__What you should do__
For the entries below, the expected answer is the line with "某商业综合体应用该模型，结合", the line with "8. Нафталин –", and every line between them, exactly as written, and nothing more.

__Entries shown__

——

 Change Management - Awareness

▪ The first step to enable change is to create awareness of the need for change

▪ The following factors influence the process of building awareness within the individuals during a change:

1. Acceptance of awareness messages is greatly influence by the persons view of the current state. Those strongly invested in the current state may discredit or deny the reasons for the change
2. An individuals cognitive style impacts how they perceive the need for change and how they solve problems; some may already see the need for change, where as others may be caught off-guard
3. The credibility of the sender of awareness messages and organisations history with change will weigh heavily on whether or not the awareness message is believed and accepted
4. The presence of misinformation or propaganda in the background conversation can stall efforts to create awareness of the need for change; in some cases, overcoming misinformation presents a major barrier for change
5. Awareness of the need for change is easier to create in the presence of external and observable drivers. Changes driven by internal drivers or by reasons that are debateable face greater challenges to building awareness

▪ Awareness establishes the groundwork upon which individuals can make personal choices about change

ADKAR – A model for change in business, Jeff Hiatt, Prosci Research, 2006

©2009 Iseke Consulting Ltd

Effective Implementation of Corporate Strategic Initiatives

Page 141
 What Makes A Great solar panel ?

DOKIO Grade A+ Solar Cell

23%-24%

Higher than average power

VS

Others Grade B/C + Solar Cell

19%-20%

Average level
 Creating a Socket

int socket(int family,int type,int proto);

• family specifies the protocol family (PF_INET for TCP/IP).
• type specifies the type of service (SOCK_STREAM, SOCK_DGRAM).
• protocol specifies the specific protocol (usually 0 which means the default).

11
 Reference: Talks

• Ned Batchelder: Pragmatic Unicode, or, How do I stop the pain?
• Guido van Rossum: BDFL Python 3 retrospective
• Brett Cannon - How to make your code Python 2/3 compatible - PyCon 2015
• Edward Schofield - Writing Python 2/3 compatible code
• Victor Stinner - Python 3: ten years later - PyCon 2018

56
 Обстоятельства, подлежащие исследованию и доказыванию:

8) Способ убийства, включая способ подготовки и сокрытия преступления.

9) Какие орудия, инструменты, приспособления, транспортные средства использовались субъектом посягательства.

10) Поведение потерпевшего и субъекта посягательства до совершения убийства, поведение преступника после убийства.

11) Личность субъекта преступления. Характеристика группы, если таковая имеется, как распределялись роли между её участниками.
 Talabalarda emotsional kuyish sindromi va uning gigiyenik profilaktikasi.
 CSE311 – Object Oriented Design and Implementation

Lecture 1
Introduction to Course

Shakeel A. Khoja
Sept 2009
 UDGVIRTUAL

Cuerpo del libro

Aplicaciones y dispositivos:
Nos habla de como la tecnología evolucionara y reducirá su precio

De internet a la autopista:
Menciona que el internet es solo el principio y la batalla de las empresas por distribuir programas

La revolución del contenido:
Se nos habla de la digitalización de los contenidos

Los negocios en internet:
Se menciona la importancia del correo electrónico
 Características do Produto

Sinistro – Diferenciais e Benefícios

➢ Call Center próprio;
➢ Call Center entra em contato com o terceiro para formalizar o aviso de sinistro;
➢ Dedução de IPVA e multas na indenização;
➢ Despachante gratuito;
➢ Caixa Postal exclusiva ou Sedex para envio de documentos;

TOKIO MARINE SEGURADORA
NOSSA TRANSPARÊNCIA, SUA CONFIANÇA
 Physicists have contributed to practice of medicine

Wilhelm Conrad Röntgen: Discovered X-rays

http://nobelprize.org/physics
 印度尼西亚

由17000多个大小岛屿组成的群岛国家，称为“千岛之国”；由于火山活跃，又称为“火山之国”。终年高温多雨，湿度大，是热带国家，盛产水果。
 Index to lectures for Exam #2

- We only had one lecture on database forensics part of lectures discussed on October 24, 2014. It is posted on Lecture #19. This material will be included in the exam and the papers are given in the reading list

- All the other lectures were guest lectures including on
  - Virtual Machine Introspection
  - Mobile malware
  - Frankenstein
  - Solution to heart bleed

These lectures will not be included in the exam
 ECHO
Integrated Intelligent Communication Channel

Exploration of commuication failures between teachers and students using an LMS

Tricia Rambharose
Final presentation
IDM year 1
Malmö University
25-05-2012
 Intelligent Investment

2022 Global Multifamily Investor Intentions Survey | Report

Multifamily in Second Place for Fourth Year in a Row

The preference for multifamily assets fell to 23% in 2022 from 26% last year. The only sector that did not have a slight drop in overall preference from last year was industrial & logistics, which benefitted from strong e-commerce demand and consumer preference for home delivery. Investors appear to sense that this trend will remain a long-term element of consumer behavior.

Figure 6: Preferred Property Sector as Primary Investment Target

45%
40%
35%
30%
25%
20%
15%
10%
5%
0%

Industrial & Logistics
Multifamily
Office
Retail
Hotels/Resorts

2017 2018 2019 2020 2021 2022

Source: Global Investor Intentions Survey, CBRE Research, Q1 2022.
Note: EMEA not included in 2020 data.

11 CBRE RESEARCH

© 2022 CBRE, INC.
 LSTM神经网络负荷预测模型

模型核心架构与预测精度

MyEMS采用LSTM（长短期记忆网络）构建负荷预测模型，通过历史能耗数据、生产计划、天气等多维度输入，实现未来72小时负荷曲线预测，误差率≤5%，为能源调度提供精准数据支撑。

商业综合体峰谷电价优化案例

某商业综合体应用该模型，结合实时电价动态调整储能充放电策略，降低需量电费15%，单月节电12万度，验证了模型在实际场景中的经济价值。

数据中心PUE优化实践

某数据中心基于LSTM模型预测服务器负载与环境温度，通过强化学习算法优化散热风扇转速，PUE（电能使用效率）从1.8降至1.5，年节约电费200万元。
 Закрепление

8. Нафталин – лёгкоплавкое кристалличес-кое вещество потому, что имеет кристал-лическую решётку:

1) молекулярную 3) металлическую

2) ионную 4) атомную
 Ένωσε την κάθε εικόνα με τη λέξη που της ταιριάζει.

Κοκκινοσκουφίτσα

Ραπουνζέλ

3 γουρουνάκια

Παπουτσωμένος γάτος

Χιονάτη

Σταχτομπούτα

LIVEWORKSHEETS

——

__Result of this exercise__
某商业综合体应用该模型，结合实时电价动态调整储能充放电策略，降低需量电费15%，单月节电12万度，验证了模型在实际场景中的经济价值。

数据中心PUE优化实践

某数据中心基于LSTM模型预测服务器负载与环境温度，通过强化学习算法优化散热风扇转速，PUE（电能使用效率）从1.8降至1.5，年节约电费200万元。
 Закрепление

8. Нафталин – лёгкоплавкое кристалличес-кое вещество потому, что имеет кристал-лическую решётку:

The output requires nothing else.